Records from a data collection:
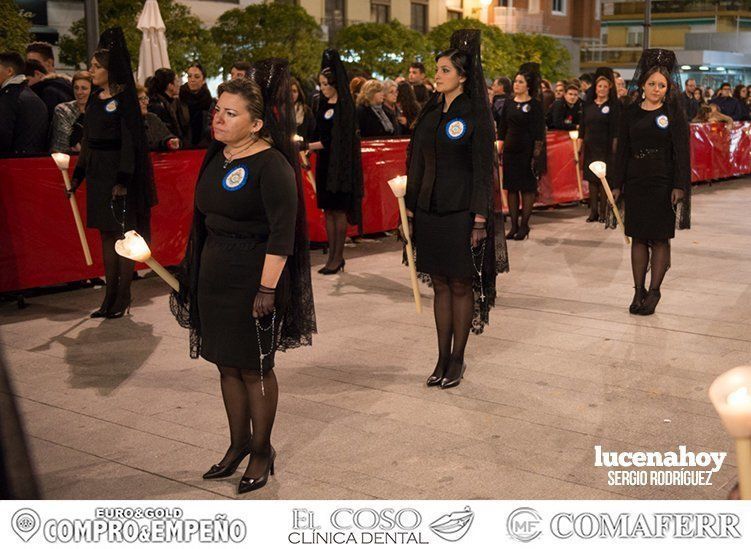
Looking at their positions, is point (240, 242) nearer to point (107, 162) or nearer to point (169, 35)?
point (107, 162)

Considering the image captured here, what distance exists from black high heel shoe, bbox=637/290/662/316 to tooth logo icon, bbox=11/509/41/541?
5.59 m

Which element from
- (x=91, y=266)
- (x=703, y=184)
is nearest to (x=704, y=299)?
(x=91, y=266)

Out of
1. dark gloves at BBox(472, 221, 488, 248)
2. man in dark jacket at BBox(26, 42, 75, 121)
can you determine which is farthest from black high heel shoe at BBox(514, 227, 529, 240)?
dark gloves at BBox(472, 221, 488, 248)

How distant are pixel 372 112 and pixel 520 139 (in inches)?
68.5

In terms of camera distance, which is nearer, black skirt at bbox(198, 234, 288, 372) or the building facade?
black skirt at bbox(198, 234, 288, 372)

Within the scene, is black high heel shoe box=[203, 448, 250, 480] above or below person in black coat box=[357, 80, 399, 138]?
below

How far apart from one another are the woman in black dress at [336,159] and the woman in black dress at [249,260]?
505 cm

» **Task brief**:
Reproduce the material in full, word for word, and omit the pictures.

» **Solution to the exercise**:
Looking at their positions, is point (240, 242) nearer to point (107, 162) or nearer to point (169, 35)?
point (107, 162)

Considering the image captured here, what distance exists from black high heel shoe, bbox=637/290/662/316 to tooth logo icon, bbox=11/509/41/541?
5.59 m

Which element from
- (x=91, y=266)
- (x=703, y=184)
is nearest to (x=704, y=299)?
(x=91, y=266)

Out of
1. dark gloves at BBox(472, 221, 488, 248)
2. man in dark jacket at BBox(26, 42, 75, 121)
can you determine which is farthest from black high heel shoe at BBox(514, 227, 529, 240)?
dark gloves at BBox(472, 221, 488, 248)

How distant are pixel 372 112 and pixel 520 139 (in inches)?
68.5

In terms of camera distance, which is nearer, black skirt at bbox(198, 234, 288, 372) or the building facade?
black skirt at bbox(198, 234, 288, 372)

Within the scene, is black high heel shoe box=[203, 448, 250, 480] above or below person in black coat box=[357, 80, 399, 138]?
below

How far apart from one another are the woman in black dress at [336,159] and the woman in black dress at [249,260]?
505 cm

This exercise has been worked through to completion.